Following Appropriateness Criteria can reduce unnecessary cardiac testing
BOSTON—Hospitals that perform cardiac nuclear stress testing under the 2007 Appropriateness Criteria from the American Society of Nuclear Cardiology (ASNC) and American College of Cardiology (ACC) could reduce unnecessary testing and potentially reduce costs, according to a study presented Sept. 12 at the ASNC conference.

Karthik Ananth, MD, a cardiologist Henry Ford Hospital in Detroit and the study's senior author, presented the findings at ASNC.

Researchers examined 375 patients who underwent nuclear stress testing at Henry Ford and showed that in 90 percent of cases physicians ordered the diagnostic imaging test appropriately using the updated guidelines.

Ananth and colleagues also found that 21 patients should not have received the test because their patient profile and assessment did not meet the test criteria under the guidelines. While the patients were considered low risk for nuclear testing, none required additional testing such as a cardiac catheterization, and 95 percent of the scans in the group turned up normal.

While the study did not look at cost, the researchers theorized that there is potential for savings based on their findings. Further study will be required to determine the cost analysis, according to the researchers.

“We believe there is potential for substantial savings provided hospitals closely adhere to these test-appropriateness criteria for cardiac nuclear testing,” Ananth said.

“When followed, these criteria help physicians ensure the most effective use of cardiac nuclear testing and provide them simple clinical tools to filter out low-risk patients in whom unnecessary testing can be avoided,” he added.

In the study, researchers evaluated the practice patterns of their own cardiologists and non-cardiologists who ordered a cardiac nuclear test for patients between January-March 2007. The goal was to determine whether physicians adhered to the 52 criteria outlining when a test is appropriate or inappropriate.
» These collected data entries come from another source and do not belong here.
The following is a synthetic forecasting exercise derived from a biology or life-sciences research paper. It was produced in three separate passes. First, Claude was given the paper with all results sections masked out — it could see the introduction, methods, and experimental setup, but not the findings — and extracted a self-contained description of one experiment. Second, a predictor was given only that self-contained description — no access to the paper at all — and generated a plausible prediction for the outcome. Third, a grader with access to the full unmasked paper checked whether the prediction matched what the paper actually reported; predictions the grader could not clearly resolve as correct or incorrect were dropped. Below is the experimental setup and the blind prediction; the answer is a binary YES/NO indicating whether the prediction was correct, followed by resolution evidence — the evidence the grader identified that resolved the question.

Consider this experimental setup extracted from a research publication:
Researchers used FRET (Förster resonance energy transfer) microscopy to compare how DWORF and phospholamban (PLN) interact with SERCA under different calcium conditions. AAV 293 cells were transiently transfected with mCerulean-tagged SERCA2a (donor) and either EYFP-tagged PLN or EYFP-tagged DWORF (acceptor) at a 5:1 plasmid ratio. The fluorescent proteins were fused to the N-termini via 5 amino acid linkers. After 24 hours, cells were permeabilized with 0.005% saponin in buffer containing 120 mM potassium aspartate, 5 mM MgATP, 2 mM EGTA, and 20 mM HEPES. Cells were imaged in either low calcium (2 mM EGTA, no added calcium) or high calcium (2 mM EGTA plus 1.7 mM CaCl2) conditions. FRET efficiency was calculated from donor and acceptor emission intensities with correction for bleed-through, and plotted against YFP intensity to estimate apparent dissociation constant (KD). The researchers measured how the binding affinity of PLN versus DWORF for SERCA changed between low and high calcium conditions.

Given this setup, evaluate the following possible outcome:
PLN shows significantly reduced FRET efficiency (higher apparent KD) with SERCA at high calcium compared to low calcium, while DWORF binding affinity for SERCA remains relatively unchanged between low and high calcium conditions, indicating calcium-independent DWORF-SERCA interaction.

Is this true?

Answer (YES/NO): NO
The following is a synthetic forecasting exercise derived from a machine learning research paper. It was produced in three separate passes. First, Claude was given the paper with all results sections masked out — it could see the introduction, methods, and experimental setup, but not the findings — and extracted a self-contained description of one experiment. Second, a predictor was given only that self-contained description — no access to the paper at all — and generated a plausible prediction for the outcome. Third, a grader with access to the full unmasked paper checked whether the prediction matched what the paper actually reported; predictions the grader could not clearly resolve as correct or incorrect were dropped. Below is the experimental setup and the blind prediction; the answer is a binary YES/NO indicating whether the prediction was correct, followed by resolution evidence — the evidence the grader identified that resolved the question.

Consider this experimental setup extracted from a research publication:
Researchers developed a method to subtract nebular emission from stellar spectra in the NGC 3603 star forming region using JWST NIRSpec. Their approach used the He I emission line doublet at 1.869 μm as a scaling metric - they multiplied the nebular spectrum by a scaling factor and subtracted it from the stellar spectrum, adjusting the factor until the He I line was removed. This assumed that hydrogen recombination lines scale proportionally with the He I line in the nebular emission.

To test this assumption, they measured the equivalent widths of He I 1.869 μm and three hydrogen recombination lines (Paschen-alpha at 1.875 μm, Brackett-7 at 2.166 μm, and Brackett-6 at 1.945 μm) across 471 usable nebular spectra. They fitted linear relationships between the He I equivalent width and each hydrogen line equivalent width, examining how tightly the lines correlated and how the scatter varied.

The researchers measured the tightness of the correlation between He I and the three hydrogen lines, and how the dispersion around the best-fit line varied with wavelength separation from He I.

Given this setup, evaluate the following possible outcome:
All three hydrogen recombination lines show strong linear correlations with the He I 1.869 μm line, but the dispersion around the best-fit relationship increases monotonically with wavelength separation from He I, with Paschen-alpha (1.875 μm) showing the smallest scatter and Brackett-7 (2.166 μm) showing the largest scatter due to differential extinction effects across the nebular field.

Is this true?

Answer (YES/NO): NO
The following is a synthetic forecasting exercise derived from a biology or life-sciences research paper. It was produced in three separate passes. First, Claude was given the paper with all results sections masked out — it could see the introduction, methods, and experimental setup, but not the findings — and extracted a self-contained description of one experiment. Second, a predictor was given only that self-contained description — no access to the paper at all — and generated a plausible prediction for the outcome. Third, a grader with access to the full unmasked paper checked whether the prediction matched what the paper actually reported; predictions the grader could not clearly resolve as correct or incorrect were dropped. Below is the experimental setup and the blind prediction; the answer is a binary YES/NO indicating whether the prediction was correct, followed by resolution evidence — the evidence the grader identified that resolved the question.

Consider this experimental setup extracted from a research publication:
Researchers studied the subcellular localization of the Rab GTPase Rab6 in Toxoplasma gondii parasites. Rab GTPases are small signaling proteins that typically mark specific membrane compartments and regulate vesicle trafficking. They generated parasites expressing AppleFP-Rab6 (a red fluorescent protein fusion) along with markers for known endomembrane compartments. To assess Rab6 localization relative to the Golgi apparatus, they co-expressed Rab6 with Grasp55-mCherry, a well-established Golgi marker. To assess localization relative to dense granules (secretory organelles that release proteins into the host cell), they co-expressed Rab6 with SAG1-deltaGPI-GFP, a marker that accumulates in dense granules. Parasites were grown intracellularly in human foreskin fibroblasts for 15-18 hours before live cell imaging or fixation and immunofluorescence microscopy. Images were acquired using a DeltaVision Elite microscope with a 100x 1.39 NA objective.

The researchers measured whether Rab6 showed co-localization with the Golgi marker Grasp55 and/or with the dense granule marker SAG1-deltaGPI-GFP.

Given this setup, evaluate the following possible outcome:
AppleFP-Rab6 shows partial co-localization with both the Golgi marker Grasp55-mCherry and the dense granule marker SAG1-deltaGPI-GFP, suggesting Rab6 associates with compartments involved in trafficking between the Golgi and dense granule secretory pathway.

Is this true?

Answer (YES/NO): NO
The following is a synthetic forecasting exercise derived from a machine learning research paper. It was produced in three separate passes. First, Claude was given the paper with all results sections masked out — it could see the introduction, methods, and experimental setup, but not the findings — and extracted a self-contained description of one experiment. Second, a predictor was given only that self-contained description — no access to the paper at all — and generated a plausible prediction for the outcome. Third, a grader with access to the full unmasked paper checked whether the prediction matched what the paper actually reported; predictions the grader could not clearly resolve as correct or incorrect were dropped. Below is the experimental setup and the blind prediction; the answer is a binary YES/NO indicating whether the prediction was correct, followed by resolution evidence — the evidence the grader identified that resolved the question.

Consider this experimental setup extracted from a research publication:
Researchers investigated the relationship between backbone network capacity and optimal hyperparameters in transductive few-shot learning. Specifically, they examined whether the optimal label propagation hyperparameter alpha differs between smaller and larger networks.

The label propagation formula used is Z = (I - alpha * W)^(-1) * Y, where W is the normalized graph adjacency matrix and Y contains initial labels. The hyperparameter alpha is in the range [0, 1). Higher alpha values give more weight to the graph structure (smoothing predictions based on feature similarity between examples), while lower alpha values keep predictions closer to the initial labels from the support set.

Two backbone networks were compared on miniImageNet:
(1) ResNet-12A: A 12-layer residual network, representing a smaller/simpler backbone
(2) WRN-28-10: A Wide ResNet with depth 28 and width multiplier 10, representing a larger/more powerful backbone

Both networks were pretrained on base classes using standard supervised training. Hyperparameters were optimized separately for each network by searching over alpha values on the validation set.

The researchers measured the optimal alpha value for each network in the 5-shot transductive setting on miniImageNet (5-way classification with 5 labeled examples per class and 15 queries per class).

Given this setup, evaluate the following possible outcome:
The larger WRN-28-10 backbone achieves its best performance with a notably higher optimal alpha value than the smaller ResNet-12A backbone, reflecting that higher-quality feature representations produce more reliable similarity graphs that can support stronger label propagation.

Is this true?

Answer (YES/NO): NO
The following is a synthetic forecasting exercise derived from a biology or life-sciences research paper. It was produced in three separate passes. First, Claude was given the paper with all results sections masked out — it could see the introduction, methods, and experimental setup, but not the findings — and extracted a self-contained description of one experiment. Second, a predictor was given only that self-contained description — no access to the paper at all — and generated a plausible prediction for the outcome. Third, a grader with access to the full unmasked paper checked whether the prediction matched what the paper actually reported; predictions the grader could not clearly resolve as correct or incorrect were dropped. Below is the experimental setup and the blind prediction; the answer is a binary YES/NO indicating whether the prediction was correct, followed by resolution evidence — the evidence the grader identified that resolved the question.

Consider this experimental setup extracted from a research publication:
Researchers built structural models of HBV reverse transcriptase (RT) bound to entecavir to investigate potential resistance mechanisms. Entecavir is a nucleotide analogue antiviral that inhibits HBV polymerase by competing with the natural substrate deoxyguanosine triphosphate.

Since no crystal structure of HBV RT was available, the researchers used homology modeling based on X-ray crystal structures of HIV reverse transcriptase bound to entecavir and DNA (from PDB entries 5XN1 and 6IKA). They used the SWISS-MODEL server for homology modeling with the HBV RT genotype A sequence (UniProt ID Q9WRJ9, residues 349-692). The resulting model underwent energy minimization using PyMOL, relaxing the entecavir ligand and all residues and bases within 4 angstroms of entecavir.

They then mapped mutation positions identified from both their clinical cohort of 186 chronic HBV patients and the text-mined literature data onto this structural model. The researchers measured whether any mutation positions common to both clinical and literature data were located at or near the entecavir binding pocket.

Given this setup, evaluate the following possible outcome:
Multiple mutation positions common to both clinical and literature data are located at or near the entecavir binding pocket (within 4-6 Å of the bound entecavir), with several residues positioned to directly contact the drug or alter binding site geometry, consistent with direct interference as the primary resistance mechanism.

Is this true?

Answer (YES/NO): NO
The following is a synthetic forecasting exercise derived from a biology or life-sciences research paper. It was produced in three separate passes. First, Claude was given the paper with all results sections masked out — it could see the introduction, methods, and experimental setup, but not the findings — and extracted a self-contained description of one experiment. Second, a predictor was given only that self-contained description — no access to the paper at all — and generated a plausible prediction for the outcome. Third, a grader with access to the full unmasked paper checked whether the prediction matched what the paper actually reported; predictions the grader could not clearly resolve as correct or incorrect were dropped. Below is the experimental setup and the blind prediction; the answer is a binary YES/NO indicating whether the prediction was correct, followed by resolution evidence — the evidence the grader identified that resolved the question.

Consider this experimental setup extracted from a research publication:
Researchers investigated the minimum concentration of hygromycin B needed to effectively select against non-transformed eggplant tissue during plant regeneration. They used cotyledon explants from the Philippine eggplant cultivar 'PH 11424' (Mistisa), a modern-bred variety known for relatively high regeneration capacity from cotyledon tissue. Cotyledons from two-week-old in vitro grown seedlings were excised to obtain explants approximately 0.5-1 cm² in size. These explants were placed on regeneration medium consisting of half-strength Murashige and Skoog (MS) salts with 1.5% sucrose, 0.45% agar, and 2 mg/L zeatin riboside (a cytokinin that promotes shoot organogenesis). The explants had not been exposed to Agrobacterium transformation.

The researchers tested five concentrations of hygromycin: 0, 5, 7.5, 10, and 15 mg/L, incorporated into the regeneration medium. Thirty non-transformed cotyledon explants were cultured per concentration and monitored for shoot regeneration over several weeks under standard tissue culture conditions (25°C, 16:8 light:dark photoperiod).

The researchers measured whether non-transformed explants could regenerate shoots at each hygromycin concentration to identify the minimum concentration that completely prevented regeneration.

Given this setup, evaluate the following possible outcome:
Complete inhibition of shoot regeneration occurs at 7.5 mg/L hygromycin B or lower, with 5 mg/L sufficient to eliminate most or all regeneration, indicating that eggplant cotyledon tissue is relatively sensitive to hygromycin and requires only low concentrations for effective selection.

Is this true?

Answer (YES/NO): NO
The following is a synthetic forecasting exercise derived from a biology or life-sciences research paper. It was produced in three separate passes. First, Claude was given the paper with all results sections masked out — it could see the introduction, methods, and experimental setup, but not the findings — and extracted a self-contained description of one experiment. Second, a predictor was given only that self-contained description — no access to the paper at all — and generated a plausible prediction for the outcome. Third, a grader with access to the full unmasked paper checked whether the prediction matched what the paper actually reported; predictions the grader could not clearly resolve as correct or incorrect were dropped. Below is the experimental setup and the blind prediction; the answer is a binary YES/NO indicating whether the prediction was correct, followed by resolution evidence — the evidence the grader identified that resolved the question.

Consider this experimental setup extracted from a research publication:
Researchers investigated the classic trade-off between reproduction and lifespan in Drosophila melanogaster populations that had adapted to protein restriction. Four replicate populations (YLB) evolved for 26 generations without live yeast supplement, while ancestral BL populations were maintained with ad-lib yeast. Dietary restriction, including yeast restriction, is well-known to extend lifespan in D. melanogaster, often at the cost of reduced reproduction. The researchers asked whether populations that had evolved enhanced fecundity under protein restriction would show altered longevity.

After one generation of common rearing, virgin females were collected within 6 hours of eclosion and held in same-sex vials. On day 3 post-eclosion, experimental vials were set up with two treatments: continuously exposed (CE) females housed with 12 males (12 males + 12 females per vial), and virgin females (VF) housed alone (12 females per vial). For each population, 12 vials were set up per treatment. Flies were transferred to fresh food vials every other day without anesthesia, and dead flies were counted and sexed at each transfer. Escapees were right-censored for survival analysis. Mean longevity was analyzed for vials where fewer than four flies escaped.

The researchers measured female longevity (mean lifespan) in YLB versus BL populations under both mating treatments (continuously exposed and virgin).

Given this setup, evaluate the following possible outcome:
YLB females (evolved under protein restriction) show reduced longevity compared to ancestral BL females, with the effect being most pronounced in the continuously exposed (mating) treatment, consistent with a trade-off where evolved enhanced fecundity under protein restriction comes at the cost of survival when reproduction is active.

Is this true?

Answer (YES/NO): NO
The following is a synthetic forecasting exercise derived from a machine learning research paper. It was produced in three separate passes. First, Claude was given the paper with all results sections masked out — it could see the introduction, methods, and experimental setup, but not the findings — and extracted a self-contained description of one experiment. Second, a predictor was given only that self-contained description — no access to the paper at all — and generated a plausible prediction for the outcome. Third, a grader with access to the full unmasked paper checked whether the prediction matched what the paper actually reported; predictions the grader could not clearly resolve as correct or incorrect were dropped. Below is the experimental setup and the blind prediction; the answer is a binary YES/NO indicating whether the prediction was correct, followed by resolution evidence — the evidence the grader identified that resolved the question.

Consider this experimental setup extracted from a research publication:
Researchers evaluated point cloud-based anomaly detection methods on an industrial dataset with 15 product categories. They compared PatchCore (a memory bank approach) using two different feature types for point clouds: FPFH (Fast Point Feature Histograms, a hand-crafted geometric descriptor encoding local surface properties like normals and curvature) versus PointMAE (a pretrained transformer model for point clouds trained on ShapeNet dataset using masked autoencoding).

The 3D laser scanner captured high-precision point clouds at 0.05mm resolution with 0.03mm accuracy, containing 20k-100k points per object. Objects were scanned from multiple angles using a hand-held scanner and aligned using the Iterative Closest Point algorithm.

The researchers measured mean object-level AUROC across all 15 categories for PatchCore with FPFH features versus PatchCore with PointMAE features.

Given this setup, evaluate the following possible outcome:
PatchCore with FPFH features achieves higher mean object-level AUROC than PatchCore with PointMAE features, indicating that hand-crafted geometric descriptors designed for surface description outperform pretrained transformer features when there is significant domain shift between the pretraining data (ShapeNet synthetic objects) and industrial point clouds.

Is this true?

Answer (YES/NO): YES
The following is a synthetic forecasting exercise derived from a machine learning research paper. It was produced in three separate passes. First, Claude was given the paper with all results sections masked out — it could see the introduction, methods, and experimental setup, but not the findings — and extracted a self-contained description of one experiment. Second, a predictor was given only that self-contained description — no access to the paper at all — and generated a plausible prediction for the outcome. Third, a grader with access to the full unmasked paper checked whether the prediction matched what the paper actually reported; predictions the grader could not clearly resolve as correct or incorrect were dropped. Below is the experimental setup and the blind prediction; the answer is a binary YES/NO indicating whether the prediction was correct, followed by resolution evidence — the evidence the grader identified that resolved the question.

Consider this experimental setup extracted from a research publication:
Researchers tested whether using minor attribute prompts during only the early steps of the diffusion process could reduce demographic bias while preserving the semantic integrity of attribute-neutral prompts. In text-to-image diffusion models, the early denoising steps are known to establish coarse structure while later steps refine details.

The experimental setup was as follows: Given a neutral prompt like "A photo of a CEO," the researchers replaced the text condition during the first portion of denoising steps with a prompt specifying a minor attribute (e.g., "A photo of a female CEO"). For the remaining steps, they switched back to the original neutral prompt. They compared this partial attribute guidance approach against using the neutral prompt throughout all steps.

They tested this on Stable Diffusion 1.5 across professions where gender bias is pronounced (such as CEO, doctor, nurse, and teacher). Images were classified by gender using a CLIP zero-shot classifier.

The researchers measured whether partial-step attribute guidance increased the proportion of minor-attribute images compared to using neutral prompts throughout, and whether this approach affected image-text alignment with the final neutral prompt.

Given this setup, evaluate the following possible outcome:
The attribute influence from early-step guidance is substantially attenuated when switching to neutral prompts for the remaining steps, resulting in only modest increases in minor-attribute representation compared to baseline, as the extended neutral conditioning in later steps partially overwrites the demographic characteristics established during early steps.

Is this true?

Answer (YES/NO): NO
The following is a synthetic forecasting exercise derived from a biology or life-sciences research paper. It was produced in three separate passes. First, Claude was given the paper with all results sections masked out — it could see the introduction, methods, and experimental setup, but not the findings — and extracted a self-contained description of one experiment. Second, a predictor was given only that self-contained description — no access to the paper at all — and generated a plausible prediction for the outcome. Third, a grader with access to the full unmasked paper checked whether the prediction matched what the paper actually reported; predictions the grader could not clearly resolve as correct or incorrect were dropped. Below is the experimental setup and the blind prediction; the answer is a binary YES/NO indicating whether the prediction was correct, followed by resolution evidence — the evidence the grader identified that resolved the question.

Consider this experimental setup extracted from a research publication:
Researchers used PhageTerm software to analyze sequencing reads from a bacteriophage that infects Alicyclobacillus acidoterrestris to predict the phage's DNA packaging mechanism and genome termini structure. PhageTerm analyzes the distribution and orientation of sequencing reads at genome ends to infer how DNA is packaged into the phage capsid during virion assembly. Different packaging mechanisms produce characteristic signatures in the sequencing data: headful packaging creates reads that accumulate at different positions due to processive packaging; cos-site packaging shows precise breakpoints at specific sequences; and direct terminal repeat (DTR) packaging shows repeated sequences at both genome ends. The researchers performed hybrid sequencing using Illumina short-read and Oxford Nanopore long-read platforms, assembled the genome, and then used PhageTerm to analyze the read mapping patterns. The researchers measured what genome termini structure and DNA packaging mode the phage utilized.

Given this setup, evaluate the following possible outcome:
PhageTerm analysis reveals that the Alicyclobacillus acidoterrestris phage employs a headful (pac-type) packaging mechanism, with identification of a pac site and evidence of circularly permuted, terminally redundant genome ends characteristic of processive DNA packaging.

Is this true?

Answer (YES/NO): YES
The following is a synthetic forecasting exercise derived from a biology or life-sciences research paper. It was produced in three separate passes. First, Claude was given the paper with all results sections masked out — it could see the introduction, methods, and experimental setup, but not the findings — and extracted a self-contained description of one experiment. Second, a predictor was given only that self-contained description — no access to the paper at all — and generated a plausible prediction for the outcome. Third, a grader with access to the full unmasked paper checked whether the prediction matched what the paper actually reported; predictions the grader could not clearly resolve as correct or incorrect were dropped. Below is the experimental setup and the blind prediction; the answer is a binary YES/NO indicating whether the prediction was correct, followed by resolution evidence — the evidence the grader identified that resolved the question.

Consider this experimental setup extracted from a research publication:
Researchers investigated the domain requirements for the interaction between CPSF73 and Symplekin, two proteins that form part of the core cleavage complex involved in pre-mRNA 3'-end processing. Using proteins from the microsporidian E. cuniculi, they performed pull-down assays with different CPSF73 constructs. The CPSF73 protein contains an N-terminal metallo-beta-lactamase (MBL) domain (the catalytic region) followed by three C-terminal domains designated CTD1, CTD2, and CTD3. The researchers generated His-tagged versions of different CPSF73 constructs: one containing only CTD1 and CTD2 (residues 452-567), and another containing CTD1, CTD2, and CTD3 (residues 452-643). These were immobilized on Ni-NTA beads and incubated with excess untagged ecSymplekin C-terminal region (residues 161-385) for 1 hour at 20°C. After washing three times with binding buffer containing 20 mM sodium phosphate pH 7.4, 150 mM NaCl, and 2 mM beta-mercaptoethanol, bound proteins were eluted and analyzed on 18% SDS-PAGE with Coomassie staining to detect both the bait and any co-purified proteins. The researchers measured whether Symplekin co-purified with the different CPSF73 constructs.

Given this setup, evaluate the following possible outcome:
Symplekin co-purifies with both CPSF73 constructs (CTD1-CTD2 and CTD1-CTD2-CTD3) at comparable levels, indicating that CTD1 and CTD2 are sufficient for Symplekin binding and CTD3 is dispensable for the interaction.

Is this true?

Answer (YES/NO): NO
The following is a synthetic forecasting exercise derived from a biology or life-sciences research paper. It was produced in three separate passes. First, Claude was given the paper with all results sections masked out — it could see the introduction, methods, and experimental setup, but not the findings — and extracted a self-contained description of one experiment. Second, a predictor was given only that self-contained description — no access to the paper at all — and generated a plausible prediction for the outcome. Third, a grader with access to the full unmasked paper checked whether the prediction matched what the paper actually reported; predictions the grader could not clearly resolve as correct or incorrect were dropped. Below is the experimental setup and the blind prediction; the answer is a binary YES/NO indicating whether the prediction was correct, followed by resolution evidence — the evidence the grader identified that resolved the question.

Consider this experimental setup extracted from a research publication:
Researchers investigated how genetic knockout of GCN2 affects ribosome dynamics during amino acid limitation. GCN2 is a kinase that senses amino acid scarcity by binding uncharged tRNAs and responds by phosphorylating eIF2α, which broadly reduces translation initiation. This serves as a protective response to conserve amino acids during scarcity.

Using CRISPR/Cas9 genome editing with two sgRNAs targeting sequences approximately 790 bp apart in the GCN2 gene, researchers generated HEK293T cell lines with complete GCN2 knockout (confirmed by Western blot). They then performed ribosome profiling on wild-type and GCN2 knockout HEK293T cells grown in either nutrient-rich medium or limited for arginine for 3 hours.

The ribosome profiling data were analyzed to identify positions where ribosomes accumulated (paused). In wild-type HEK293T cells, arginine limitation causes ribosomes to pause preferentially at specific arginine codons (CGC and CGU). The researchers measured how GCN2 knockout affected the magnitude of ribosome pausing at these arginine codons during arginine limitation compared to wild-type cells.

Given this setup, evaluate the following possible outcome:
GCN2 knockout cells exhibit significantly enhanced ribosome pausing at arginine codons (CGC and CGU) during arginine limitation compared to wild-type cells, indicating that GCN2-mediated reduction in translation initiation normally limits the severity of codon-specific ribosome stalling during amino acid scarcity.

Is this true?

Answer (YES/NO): NO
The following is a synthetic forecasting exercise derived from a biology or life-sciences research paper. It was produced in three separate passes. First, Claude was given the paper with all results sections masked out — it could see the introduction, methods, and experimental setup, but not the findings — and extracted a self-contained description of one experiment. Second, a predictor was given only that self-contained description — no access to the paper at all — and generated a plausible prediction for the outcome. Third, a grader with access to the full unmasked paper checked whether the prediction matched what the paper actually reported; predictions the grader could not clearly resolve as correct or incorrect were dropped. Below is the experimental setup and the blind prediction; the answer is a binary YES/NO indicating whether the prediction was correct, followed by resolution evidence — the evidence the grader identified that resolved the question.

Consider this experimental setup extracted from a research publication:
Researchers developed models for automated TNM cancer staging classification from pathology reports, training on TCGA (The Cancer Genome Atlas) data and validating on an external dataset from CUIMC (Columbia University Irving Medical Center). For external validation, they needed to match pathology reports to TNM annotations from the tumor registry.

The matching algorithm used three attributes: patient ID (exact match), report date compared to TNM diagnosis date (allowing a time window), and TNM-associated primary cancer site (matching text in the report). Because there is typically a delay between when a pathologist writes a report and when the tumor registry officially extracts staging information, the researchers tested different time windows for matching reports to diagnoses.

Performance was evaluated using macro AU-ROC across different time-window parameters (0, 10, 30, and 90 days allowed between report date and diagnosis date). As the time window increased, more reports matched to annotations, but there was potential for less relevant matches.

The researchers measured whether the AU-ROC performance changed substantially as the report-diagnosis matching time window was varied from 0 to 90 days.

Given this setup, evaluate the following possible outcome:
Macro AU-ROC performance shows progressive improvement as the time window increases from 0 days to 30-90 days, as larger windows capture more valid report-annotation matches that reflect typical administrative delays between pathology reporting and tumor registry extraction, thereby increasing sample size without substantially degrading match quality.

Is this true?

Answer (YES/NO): NO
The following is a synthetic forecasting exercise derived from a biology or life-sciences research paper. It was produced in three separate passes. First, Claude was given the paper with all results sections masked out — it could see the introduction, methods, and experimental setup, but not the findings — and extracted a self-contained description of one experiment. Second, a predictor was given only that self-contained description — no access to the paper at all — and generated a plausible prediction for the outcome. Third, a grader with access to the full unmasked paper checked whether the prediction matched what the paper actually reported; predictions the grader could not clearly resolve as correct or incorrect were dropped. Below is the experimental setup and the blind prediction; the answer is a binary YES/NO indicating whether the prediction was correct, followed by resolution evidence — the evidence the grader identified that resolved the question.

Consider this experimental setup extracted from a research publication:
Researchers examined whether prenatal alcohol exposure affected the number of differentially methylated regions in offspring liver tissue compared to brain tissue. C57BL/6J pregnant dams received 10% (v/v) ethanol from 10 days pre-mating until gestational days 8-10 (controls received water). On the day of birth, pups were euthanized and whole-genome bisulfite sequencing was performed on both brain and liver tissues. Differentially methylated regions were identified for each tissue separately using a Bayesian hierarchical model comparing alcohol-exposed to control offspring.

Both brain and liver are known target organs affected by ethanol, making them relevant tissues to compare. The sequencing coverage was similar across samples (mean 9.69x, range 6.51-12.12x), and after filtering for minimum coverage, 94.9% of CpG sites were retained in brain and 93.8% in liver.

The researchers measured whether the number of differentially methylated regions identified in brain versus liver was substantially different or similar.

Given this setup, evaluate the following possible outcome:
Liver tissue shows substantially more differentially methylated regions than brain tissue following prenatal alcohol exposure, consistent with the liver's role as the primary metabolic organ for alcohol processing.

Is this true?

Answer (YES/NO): YES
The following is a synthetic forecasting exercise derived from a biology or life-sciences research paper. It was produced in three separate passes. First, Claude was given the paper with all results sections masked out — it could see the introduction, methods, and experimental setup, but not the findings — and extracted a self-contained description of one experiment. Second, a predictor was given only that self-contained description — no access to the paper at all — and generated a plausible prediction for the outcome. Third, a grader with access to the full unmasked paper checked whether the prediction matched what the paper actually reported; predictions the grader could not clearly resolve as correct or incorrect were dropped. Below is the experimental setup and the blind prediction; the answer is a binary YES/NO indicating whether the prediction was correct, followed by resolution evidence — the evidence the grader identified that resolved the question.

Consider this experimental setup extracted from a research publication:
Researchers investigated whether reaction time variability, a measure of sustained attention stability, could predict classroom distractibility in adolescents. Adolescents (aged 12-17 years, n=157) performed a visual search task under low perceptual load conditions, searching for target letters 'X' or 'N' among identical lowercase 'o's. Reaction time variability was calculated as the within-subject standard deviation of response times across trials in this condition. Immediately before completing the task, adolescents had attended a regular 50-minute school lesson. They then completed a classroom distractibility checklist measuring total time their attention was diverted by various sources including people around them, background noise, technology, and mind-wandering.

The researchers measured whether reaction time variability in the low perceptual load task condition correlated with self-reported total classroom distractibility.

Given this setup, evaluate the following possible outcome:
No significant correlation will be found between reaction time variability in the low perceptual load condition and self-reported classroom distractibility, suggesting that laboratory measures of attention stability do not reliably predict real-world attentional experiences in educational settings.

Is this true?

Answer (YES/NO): NO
An expert panel of physicians developed the criteria in response to a MedPAC report showing that cardiac imaging services rose twice the rate of growth of other physician services from 1999-2003. Based originally on existing medical evidence and the most common clinical reasons for ordering stress testing, the criteria were published in 2005 and updated two years later to guide physicians to use nuclear testing more responsibly and cost effectively.

The criteria aid physicians in identifying whether a patient should receive the nuclear test based on their medical profile. Of the 52, 27 indicators are listed as appropriate testing, 13 as inappropriate testing and 12 as uncertain, meaning testing may be acceptable but that additional research is needed to determine these criteria are appropriate or inappropriate.

Henry Ford performs about 4,000 cardiac nuclear tests annually, among the lowest in Michigan. Roughly eight million nuclear tests are performed nationally, nearly double from 10 years ago. The four-hour test typically costs about $4,000. According to ASNC, most payors cover the test.